## Goal
From the entries below, pick out every line that contains the word "hinge" and copy each one.

* Begin Records *

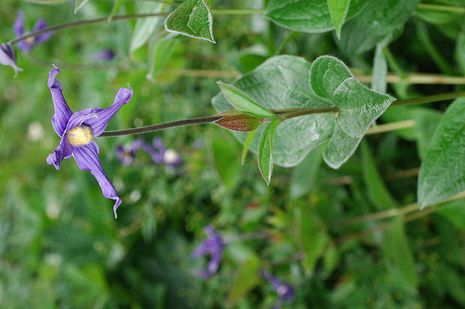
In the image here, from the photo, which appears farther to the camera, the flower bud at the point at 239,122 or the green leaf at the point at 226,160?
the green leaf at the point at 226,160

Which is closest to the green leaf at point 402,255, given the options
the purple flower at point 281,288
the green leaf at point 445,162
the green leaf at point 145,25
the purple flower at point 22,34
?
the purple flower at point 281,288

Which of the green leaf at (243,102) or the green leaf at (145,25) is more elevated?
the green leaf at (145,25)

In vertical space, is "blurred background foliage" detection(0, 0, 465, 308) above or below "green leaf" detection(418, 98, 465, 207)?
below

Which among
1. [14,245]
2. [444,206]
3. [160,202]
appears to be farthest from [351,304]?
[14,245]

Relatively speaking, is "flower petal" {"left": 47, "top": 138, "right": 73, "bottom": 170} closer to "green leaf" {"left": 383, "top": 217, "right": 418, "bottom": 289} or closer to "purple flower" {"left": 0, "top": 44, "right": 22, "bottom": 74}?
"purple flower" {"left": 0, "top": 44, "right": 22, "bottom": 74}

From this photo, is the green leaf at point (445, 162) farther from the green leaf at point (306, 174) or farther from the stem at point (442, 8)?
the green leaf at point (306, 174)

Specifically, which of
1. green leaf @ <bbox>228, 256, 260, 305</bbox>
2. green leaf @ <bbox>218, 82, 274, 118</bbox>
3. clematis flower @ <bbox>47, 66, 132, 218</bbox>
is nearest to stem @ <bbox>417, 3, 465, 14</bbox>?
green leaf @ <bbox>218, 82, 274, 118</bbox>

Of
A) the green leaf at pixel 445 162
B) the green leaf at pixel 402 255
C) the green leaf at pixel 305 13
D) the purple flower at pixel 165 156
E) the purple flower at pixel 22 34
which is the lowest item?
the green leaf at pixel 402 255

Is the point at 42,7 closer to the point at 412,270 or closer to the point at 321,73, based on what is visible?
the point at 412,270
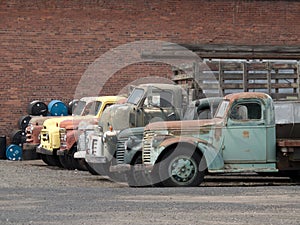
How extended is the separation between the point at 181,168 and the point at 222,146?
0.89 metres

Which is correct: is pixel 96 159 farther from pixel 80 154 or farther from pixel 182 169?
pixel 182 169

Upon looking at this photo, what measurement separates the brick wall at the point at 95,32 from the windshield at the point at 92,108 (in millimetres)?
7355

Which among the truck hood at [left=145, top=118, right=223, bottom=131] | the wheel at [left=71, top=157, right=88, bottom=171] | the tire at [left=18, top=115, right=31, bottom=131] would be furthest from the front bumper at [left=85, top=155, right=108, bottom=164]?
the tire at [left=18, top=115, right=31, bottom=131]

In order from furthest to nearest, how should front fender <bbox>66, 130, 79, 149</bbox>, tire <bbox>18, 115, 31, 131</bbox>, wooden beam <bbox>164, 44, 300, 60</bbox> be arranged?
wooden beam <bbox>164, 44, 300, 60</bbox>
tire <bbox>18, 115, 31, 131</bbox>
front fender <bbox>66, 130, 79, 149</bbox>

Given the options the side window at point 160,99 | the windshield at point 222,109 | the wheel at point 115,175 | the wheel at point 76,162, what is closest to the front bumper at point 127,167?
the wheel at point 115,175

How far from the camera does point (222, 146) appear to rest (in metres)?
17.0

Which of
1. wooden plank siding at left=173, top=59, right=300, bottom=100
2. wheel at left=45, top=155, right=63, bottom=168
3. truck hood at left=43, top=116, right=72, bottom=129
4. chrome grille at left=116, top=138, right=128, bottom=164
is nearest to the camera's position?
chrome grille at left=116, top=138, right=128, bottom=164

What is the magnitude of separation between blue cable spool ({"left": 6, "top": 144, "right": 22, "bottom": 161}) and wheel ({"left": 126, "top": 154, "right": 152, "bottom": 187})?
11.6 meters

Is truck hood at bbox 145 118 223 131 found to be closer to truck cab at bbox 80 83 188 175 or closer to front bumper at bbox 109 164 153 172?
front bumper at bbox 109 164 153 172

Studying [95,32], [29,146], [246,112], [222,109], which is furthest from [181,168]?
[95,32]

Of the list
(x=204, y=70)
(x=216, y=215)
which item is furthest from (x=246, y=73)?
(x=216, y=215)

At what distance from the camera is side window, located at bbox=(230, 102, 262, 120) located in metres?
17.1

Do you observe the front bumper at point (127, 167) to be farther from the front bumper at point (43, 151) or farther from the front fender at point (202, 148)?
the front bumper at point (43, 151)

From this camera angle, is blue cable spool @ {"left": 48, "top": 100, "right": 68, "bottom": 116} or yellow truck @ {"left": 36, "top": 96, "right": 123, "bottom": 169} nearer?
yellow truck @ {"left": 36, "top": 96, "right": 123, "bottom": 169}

* End Records *
* Begin Records *

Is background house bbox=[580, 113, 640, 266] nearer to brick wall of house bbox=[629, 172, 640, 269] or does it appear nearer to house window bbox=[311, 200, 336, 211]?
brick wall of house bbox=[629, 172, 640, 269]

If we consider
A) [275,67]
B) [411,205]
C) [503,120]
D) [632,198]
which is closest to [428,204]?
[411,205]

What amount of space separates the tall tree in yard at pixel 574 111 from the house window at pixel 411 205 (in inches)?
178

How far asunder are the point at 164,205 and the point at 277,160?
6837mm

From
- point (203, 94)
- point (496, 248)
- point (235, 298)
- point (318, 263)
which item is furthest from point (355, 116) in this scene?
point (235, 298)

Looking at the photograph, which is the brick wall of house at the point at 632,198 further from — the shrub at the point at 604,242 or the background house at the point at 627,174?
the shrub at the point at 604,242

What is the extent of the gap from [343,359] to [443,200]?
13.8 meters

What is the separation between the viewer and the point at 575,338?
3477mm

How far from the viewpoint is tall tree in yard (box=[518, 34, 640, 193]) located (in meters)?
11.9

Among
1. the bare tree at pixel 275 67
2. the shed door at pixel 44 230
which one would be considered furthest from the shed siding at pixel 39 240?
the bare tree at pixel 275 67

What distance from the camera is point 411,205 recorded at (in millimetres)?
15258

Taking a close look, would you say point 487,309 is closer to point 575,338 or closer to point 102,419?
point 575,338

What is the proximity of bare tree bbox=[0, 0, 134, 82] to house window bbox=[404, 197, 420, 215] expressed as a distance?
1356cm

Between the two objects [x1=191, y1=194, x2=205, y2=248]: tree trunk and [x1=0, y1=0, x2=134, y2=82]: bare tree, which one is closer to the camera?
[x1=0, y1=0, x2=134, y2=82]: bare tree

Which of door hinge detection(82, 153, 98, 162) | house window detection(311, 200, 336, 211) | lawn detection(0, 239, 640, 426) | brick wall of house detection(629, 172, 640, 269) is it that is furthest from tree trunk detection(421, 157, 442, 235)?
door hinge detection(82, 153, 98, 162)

* End Records *

## Solution below
Which of door hinge detection(82, 153, 98, 162) | house window detection(311, 200, 336, 211) | lawn detection(0, 239, 640, 426) | brick wall of house detection(629, 172, 640, 269) is it that is furthest from tree trunk detection(421, 157, 442, 235)?
door hinge detection(82, 153, 98, 162)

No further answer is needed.